[Document passage]
I don’t pick up the phone.
Not when I'm on deadline.
But when Adrienne called, I picked up.
Because she lives in Canada, and everyone knows Canucks get special privileges.
Adrienne was crying.
Did I mention I was on a writing deadline and had to walk out the door in 20 minutes? Zut alors. Why hadn’t I stuck to the “do not pick up the phone when on deadline” rule?
“What’s wrong?” I asked.
Adrienne asked if I remembered a woman from when I lived on Kauai.
“What’s wrong?” I asked again. 18 minutes.
Before I continue, you need to know some things about Adrienne.
She is pure of heart, magic incarnate, has a special kind of genius when it comes to education, and I have yet to meet someone who knows her who doesn’t adore her.
And in the five years that I've known her I've never seen her cry.
We pay attention to these kinds of people.
Adrienne told me about her friend who had a new born, and was without a home in San Diego (for the record: even though I am in the same country as her friend, I am still over 400 miles away).
“Why are you calling me?”
I wasn’t meaning to be brisk, but I only had 17 minutes left.
“I figured you have a big network, maybe you can help her?” Adrienne asked.
I had just finished reading Amanda Palmers book, The Art of The Ask, where she talked about how she connected her fan community to each other by announcing when people needed help. I don’t have Amanda’s reach, but if she can engage the power of the collective, why can’t I?
“Sure thing,” With 15 minutes to go I opened up facebook and wrote, “Who wants to help make a miracle happen in San Diego?”
Within 4 minutes 5 people had responded.
- 2 people offered me a place to stay without even knowing what I was looking for.
- 2 people tagged people they knew in San Diego. One person I haven’t met wrote, “Leah is good people, help her out.”
I stopped in my tracks. The power of the ask.
And now the responsibility that comes with the ask.
Fuck. I had to walk out the door in 10 minutes, had just opened a huge can of worms, and still needed to send the article to my editor before I left.
And here was the truth: I hadn’t written the full ask on my facebook page because…what did it say about me that I run with a crowd that includes a young mother who is homeless?
But the heart spoke louder than the ego when it counter-argued: How on earth do you turn away from a young mother with a child? I thought of how hard my friends worked raising their new babes in safe and warm homes, and then thought of this woman on her own, without a home, trying to care for a new born, let alone herself.
I called Adrienne back, and with 8 minutes to go the producer/east coast version of myself took over: “Adrienne, I need 5 lines about this woman: tell me about her strengths and her gifts. No sob stories. Nothing pathetic.” What can I say? I’m a storyteller. We could play the victim card: "Poor homeless woman with new born needs place to stay,” or we could play the hero card, “Young woman with new born needs a home. She is creative, intelligent, has a great sense of humor, has nanny skills, and is open to a work trade.”
[/Document passage]
## Your assignment:
Could you carry on the essay about finding help for a young mother without a home in San Diego, starting right after its last sentence? The items after this point have nothing to do with the essay.
[Records shown]
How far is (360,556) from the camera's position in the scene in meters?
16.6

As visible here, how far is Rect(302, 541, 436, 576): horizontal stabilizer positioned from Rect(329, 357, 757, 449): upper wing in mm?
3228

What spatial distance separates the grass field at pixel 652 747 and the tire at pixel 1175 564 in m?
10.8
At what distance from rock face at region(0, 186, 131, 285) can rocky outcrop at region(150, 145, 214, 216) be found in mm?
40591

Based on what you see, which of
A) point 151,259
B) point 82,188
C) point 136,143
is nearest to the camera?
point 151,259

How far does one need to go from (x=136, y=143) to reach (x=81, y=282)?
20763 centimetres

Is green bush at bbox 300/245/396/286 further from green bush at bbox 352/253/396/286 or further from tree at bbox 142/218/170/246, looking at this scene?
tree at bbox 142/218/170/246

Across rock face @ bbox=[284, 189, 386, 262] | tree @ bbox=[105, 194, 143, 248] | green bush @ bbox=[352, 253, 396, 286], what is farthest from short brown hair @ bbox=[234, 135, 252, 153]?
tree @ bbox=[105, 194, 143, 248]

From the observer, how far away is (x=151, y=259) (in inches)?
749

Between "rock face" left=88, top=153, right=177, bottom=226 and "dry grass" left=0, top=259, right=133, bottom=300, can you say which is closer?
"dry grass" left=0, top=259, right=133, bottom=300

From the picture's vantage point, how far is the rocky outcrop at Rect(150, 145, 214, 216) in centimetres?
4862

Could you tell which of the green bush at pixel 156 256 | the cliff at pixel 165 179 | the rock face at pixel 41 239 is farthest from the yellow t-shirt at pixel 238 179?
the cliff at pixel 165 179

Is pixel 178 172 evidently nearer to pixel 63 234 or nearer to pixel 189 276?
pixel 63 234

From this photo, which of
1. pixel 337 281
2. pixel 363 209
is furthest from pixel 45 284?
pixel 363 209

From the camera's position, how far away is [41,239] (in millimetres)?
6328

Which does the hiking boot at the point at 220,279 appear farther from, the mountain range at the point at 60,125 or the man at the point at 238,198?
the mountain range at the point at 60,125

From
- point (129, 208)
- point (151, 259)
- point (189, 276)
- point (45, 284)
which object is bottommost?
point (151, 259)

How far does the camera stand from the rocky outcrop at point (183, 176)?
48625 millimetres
[/Records shown]
[Records shown]
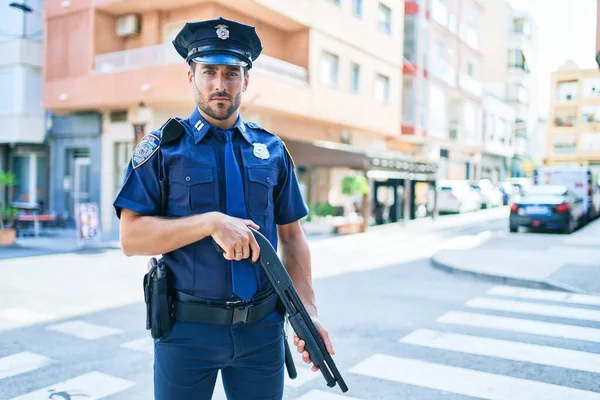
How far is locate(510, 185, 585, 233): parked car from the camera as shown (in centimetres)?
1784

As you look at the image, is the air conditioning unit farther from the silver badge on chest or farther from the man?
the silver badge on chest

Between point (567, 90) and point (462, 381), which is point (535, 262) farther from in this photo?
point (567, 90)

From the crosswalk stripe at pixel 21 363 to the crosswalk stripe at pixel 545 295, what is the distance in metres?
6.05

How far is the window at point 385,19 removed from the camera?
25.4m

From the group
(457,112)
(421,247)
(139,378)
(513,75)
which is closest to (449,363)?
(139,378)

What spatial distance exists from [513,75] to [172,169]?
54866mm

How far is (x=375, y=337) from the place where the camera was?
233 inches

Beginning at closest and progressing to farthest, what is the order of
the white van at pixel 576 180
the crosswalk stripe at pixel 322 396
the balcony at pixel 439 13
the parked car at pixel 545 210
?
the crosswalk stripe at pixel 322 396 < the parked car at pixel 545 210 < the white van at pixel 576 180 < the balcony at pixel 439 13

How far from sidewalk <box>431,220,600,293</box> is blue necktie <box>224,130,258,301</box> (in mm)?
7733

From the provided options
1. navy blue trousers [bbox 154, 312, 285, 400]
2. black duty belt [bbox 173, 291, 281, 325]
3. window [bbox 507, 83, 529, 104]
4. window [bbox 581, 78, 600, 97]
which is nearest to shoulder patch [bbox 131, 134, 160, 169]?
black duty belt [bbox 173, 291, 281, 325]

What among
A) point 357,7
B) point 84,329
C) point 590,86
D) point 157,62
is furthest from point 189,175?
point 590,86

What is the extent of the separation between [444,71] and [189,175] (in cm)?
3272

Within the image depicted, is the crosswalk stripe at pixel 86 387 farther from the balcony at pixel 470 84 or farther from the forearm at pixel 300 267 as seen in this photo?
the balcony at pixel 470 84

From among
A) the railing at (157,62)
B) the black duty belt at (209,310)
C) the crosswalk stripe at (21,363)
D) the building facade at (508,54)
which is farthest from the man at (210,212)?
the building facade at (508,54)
[/Records shown]
[Records shown]
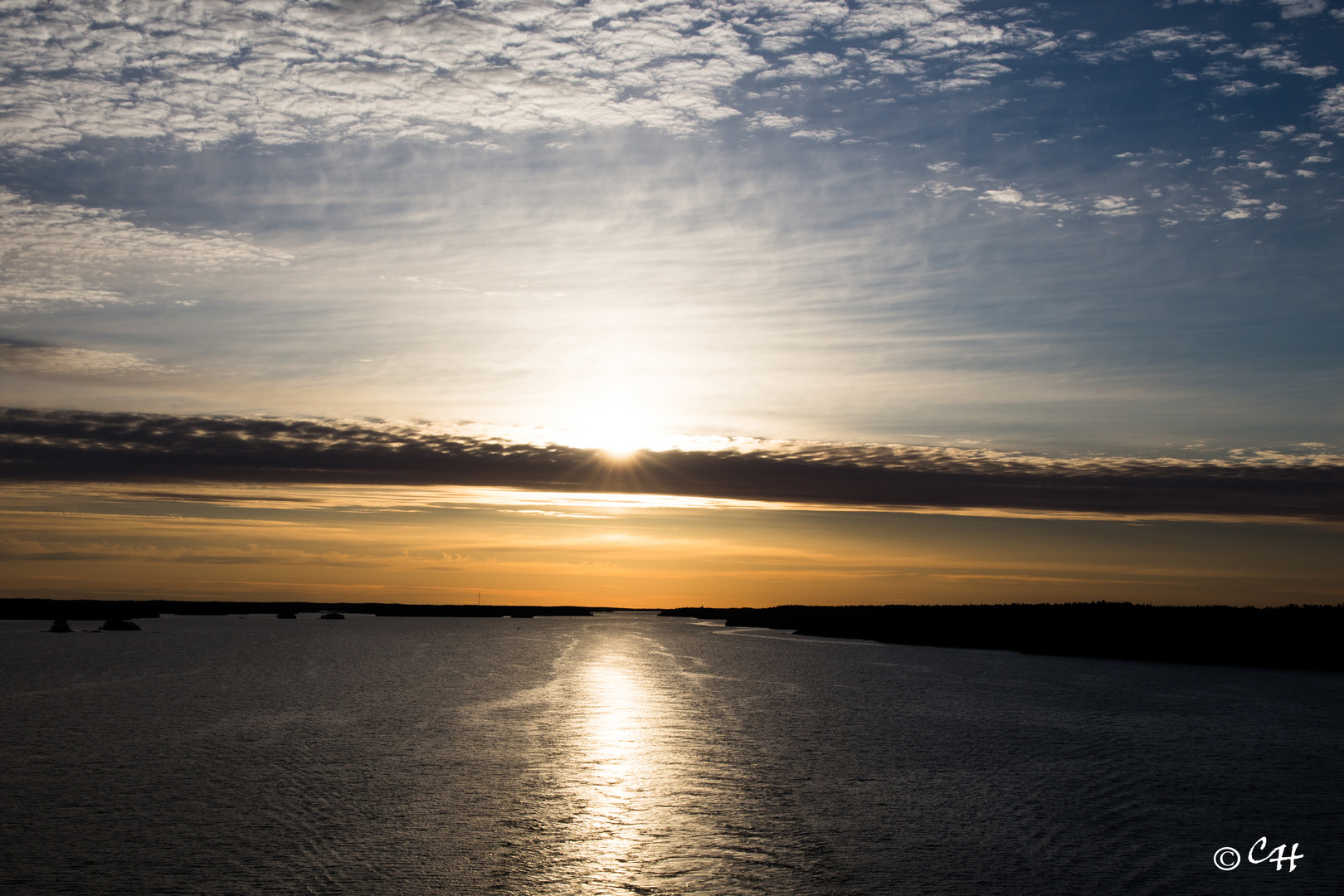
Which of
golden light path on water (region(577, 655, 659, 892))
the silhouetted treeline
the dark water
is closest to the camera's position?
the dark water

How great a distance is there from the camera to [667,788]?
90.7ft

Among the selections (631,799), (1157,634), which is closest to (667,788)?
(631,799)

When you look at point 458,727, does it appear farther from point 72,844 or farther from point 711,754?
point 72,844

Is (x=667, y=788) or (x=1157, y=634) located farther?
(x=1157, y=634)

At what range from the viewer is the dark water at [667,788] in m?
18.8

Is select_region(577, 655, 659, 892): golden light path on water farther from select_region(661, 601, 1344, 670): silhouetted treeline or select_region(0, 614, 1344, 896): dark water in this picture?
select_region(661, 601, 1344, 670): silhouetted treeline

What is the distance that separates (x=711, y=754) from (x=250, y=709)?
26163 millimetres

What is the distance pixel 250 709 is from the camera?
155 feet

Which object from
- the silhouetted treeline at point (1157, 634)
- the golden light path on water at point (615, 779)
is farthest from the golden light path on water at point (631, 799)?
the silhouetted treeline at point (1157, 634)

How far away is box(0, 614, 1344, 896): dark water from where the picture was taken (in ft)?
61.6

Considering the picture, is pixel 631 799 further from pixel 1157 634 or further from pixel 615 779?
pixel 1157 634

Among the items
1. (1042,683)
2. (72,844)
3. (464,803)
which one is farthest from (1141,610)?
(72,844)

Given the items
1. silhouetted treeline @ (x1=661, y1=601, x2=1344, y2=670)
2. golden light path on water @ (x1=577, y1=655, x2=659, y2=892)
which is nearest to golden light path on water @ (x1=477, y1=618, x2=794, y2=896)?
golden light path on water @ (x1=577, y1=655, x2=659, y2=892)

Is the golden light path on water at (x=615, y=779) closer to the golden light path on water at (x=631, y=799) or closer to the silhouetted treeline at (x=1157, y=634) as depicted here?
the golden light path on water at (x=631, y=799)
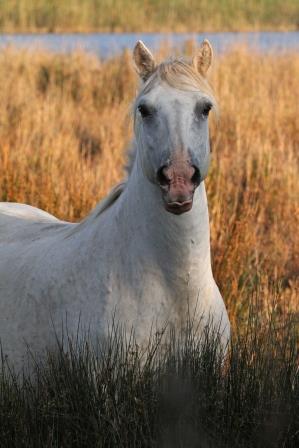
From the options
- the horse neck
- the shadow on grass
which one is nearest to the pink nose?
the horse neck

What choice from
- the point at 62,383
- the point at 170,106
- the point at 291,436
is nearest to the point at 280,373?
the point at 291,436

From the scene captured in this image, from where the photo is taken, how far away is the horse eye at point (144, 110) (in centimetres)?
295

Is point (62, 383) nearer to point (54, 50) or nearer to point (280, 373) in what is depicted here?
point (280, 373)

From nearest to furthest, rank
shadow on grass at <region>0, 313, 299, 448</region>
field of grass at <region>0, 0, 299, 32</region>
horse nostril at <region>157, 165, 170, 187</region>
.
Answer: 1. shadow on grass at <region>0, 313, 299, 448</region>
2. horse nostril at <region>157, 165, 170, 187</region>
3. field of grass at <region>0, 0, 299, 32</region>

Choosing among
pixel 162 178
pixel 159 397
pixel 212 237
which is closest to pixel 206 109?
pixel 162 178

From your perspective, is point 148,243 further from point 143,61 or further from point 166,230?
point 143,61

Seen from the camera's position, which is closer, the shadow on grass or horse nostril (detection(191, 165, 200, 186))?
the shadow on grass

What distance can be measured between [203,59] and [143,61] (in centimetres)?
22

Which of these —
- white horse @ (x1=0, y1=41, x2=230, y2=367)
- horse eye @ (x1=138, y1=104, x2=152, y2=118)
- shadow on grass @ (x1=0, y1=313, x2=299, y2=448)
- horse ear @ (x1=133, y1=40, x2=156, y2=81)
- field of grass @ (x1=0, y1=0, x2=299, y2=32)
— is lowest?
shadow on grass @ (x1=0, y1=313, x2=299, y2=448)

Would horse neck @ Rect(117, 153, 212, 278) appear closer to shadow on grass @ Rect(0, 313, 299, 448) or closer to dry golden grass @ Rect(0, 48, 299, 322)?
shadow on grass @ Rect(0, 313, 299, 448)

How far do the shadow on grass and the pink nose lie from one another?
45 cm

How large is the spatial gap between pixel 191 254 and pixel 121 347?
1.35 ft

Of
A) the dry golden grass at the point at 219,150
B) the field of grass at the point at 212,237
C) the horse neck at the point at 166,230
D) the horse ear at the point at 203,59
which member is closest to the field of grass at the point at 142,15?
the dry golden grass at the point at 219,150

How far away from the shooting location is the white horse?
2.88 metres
[/Records shown]
## Answer box:
I started direct messaging people on facebook who had reached out and explained the nature of miracle I was looking for.
“That is a big ask,” was the first response.
And it was.
With no time to waste I came clean on my facebook page (which now had almost 12 responses) and provided all of the details about the young woman with child who needed a place to stay.
More offers for help came in.
One offer came from an old friend who lives on a farm in Southern California with her husband and two children. “Have her call me,” she said. I’ll admit it, tears swelled and I choked back a sob. That would be an amazing place to land.
People can be so damn amazing when given the opportunity.
I closed my lap top and ran off to where I was supposed to go.
Later that night I told one of my landmates, “I think I was part of making a miracle today.” I proceeded to tell the story.
“Well happy International Woman’s Day to you!” Nathan said.
And there I was feeling psudeoguilt for not showing up for a march.
Miracles are funny things.
Sometimes just knowing miracles are possible can breed more miracles.
And sometimes just knowing that that a miracle is willing to find you when you ask is all you need.
And sometimes just discovering if you have it in you to answer the call… is a miracle in itself.
Postscript: I followed up with Adrienne to see what happened. I’ll confess, I really wanted to be a part of that kind of miracle. Turns out the woman had found a place to say through other means. But it also turns out that she was incredibly touched that strangers 3 to 6 degrees of separation were willing to open their homes to her.
Stories Worth Your Attention:
Get Out. A psychological thriller that will provide a shocking, haunting, and even at times hilarious new lens to examine race relations.
Homegoing, by Yaa Gyasi
Gyasi's debut novel is so deliciously written that you don't mind being lead through hard stories about slavery because her telling bathes you in beauty every step of the way. Catch her book tour.
How To Tell Stories Designed To Transform The World.
Rule #1: The moment you take the stage, the story stops being about you-- and starts being about the audience.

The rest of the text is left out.